All in all, it seems like a privacy nightmare. This seems like a prime target for hackers. You can bet money that there are already bad actors enrolled in the Windows Insider program just so they can spend time analyzing how new features like this work so that when they roll out to the general public they already have attacks ready to deploy. The Windows Insider program isn’t some exclusive club or anything; anybody can turn on the toggle for no extra charge.

The options to enroll in the Windows Insider program. Taken from the settings panel in my Windows 11 virtual machine.

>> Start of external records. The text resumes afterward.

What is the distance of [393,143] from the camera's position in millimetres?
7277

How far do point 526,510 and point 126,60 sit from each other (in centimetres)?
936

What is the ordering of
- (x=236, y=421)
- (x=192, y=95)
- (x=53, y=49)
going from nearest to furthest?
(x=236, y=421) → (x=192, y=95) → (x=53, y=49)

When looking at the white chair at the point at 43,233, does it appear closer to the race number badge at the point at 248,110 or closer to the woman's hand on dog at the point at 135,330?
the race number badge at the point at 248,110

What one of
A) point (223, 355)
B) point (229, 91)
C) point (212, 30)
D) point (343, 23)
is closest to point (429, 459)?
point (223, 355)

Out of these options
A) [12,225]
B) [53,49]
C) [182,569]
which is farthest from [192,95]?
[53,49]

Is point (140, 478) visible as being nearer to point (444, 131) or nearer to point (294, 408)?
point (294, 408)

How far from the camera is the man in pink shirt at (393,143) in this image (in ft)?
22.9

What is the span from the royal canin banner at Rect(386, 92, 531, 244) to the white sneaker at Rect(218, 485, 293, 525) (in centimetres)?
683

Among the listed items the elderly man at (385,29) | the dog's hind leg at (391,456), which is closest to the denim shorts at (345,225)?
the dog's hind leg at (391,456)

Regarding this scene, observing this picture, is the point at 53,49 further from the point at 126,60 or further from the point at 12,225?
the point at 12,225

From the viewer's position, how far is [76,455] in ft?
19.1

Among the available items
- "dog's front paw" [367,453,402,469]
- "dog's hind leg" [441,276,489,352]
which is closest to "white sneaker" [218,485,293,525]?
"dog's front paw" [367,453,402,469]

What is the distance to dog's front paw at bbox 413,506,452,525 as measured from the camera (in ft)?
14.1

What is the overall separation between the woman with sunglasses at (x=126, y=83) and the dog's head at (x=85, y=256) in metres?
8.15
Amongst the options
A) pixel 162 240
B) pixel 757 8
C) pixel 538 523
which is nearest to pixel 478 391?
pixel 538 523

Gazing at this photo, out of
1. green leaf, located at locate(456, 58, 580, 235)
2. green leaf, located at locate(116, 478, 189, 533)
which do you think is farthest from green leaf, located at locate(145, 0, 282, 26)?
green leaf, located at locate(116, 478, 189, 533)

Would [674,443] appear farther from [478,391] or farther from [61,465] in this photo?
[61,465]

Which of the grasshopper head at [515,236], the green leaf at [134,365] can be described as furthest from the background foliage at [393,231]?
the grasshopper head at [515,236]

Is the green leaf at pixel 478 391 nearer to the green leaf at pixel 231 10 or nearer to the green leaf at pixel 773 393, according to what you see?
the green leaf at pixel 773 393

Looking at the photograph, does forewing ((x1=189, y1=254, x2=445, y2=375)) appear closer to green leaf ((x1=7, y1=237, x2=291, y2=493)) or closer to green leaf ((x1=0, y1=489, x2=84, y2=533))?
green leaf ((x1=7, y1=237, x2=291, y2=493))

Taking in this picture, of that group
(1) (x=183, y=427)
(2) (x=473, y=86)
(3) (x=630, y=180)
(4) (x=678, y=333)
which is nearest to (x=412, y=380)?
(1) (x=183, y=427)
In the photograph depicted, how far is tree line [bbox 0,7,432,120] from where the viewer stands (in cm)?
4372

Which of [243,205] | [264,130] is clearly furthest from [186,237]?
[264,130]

I sincerely hope that Microsoft proves all of my concerns wrong because even though I am personally no longer one of their customers, hundreds of millions of other people are, including our own government, so anything Microsoft does needs to be done with care, precision and respect for their users. I hope they make the security of this feature a top priority. I hope they make it opt-in instead of opt-out, and possibly even offer the option of removing or uninstalling the feature altogether. I hope they make it very clear to users exactly what this feature does and how to use and manage it later. And once it rolls out to the general public, I hope they don’t abandon it 3 years from now after people have gotten used to using it.

So that’s my take. I can see how a tool like this could be useful, and I sincerely hope that Microsoft takes their responsibility to user security and privacy very seriously with a product like this. My biggest concerns boil down to the fact that Microsoft is the company behind it.